Speaking about how he lost a number of friends to the disease, he said “poz parties” made him especially angry.

Poz parties are events where gay men consent to having unprotected sex with each other, knowing that some participants may be HIV positive.

Paul at the Battersea Dogs' Collars and Coats Gala, 2014
Paul at the Battersea Dogs’ Collars and Coats Gala, 2014 (Daniel Leal-Olivas/PA)

Speaking about the parties, the 61-year-old told Attitude magazine: “What we fought for is being thrown back in our faces.

“I’d get hold of them round the throat and slap them right round the mouth. I’d say, ‘You’re pissing on the graves of all my friends with that attitude’.”

Describing the trauma of seeing his friends deteriorate after catching the illness before it was widely known about, he said: “It horrified me, especially with close friends because they had what was called ‘the look’, with big eyes and teeth that started to get bigger, and you’d know.

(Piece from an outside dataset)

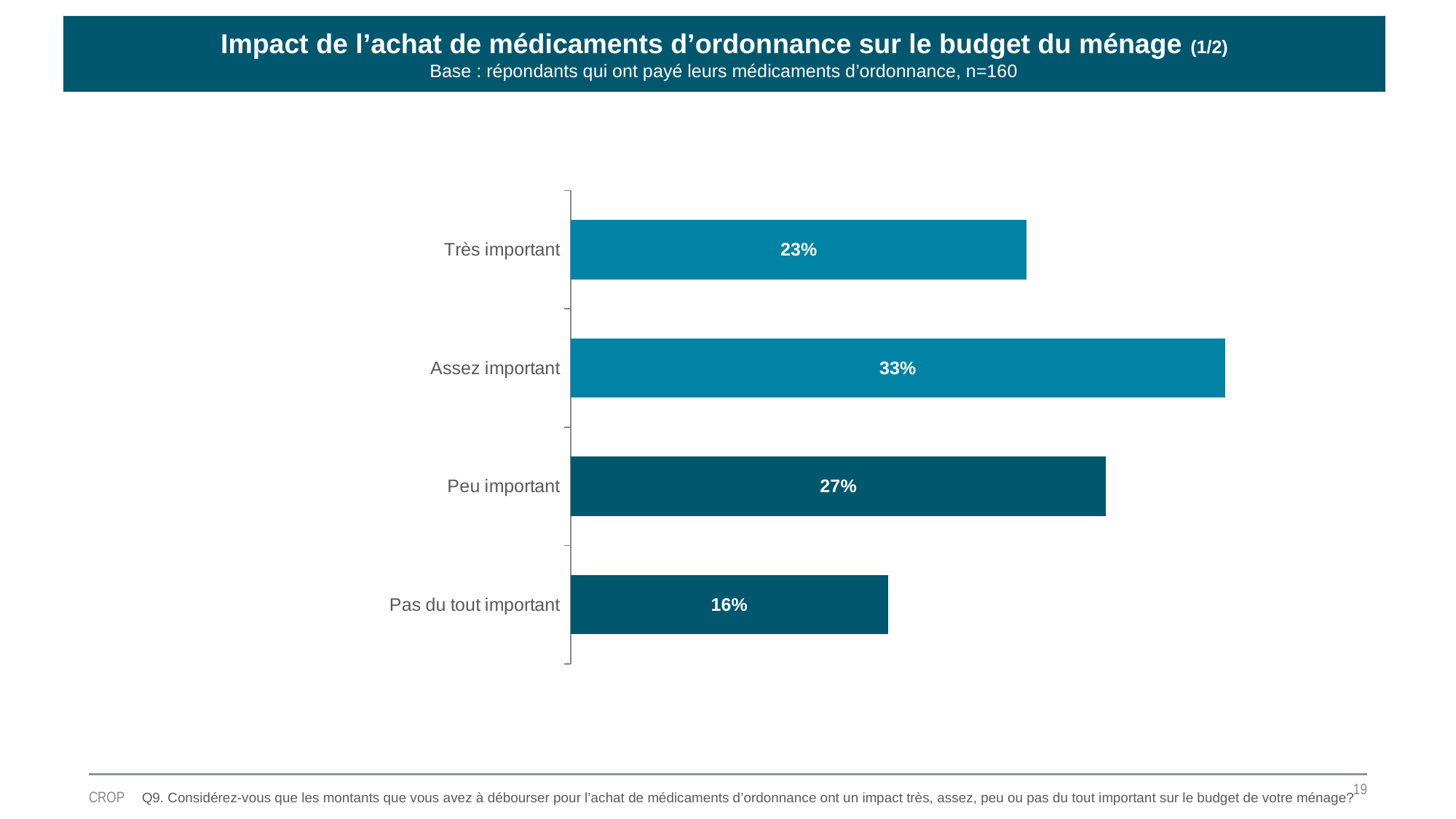
What is the base (n) stated in the chart's subtitle? n=160 What is the difference between the values for "Peu important" and "Pas du tout important"? 11% What is the value for "Assez important"? 33% What kind of chart is shown on the slide? Bar chart What is the value for "Pas du tout important"? 16% What is the value for "Peu important"? 27% How many categories are shown in the chart? 4 Which is larger, the value for "Peu important" or the value for "Très important"? Peu important What is the value for "Très important"? 23% What is the difference between the values for "Assez important" and "Très important"? 10% Which category has the highest value? Assez important Which category has the lowest value? Pas du tout important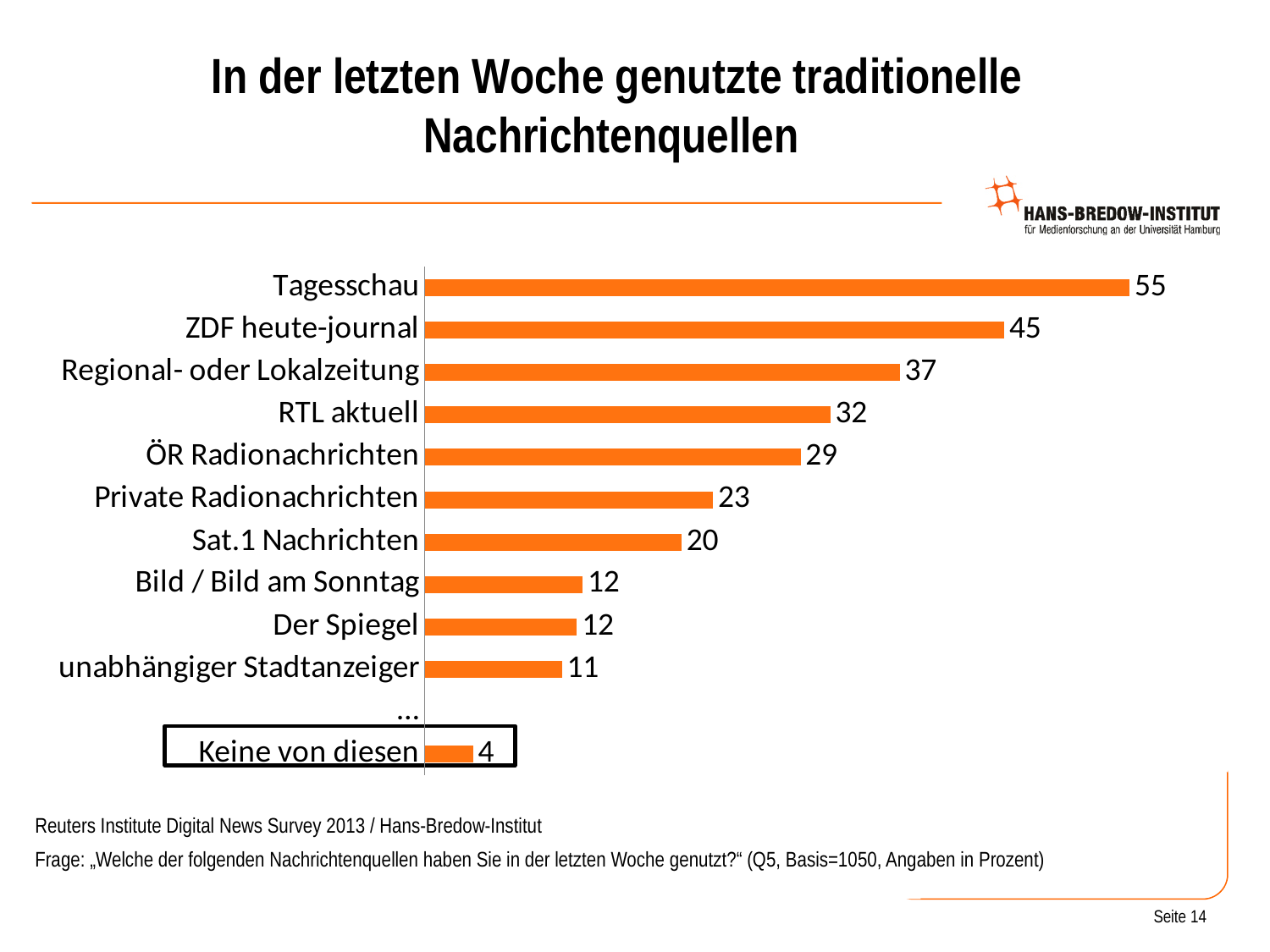
Which category has the highest value? Tagesschau What is the difference between the values for Regional- oder Lokalzeitung and Sat.1 Nachrichten? 17 What is the difference between the values for Tagesschau and ZDF heute-journal? 10 Which category has the lowest value? Keine von diesen What kind of chart is shown on the slide? bar chart What is the value for Tagesschau? 55 What is the value for RTL aktuell? 32 Which is larger, the value for ÖR Radionachrichten or the value for Private Radionachrichten? ÖR Radionachrichten What is the value for Keine von diesen? 4 What colour are the bars in the chart? orange How many categories (bars) are shown in the chart? 11 What is the value for Der Spiegel? 12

“The bravery of these men, who’d try and make light of it, and then they’d crack a little bit … And a week later they’d be in hospital and a week later they’d be dead.”

Paul, best-known for playing his alter-ego, drag comedy act Lily Savage, in the early 1980s said the crisis turned liberation of sexuality of the previous decade on its head.

Paul visited refugees in Athens last year.
Paul visited refugees in Athens last year (The Salvation Army/PA)

“All of a sudden people who had been in the closet were coming out,” he said. “Before Aids, it was like going to a glorious picnic.”

Reminiscing fondly on the early days of his career in Liverpool in the 1970s, he said: “The thrill of going on a huge liner at 2 o’clock in the morning and you look up the gangplank and there are all these sailors, whistling and hooting and you think, “Here we go!”

“You’d have to do the walk of shame in the morning past the dockers, with a carton of fags under your arm – and they’d all be wolf-whistling.”

Paul O’Grady’s interview is part of Attitude’s special Heroes series celebrating the 50th anniversary of the decriminalisation of homosexuality in England and Wales, and can be downloaded from podcast platforms from February 27.